“GLP-1s paralyze your stomach and give you gastroparesis.”
What the evidence shows
GLP-1 medicines deliberately slow how fast the stomach empties — that is part of how they curb appetite, it is documented in the trials, and "delayed gastric emptying" is named on the FDA label. A 2023 health-claims study (Sodhi et al., JAMA) found people using GLP-1s for weight loss had a higher rate of a recorded gastroparesis diagnosis than people on another weight-loss drug (bupropion-naltrexone), with an adjusted hazard ratio of about 3.67 (95% CI, 1.15–11.90), so a real but uncommon signal exists.
What we still don’t know
We do not have solid numbers on how often lasting, clinically serious gastroparesis actually occurs. The Sodhi study counted billing/diagnosis codes rather than confirmed gastric-emptying tests, the confidence interval was wide (barely excluding no effect), and it could not prove cause.
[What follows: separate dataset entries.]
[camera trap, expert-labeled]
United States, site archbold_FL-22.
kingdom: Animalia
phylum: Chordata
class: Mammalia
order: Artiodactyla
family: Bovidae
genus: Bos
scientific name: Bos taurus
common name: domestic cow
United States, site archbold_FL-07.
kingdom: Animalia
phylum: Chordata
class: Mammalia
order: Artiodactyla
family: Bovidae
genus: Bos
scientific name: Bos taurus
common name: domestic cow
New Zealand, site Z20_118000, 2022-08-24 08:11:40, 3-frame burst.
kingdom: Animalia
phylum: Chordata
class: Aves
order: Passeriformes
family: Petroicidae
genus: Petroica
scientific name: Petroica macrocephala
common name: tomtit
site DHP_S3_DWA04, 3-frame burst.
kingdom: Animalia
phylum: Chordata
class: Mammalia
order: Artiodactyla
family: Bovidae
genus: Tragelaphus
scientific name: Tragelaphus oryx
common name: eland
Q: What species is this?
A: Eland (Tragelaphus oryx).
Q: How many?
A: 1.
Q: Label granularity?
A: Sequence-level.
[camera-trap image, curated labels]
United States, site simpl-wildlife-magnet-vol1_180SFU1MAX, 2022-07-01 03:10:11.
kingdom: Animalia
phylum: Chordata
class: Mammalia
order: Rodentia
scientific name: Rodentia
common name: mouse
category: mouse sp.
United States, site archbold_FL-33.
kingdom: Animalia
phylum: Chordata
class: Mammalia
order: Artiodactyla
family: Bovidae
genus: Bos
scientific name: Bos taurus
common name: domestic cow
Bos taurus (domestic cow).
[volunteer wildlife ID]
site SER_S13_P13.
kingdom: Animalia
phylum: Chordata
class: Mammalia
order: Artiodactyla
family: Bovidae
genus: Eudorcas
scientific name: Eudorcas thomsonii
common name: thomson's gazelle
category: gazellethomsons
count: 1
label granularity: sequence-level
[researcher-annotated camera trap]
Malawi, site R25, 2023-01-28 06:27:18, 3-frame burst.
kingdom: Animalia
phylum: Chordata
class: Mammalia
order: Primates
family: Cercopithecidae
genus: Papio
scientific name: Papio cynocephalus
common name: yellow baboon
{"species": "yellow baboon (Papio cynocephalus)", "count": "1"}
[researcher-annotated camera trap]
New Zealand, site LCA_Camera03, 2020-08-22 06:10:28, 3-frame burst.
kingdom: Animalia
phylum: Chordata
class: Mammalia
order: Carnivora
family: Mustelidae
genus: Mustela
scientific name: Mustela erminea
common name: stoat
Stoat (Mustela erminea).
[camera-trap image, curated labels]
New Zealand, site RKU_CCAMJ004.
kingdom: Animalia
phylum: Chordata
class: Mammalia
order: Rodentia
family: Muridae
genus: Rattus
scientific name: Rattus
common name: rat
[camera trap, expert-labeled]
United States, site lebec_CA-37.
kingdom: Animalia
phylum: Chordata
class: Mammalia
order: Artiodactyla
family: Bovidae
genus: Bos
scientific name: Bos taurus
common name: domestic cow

Whether the slowing fully resolves in everyone after stopping is not firmly established, though endocrinology reviews report the effect partly fades over months of use (tachyphylaxis) and generally eases when the dose is lowered or the drug is stopped.
Why the claim misleads
"Paralyze your stomach" reframes an intended, dose-related, usually-reversible slowdown as permanent organ damage. Slowed emptying is expected and most often improves with time or dose adjustment, and confirmed persistent gastroparesis appears uncommon — but new, severe, or ongoing vomiting and abdominal pain are red flags that warrant a clinician promptly, not a forum.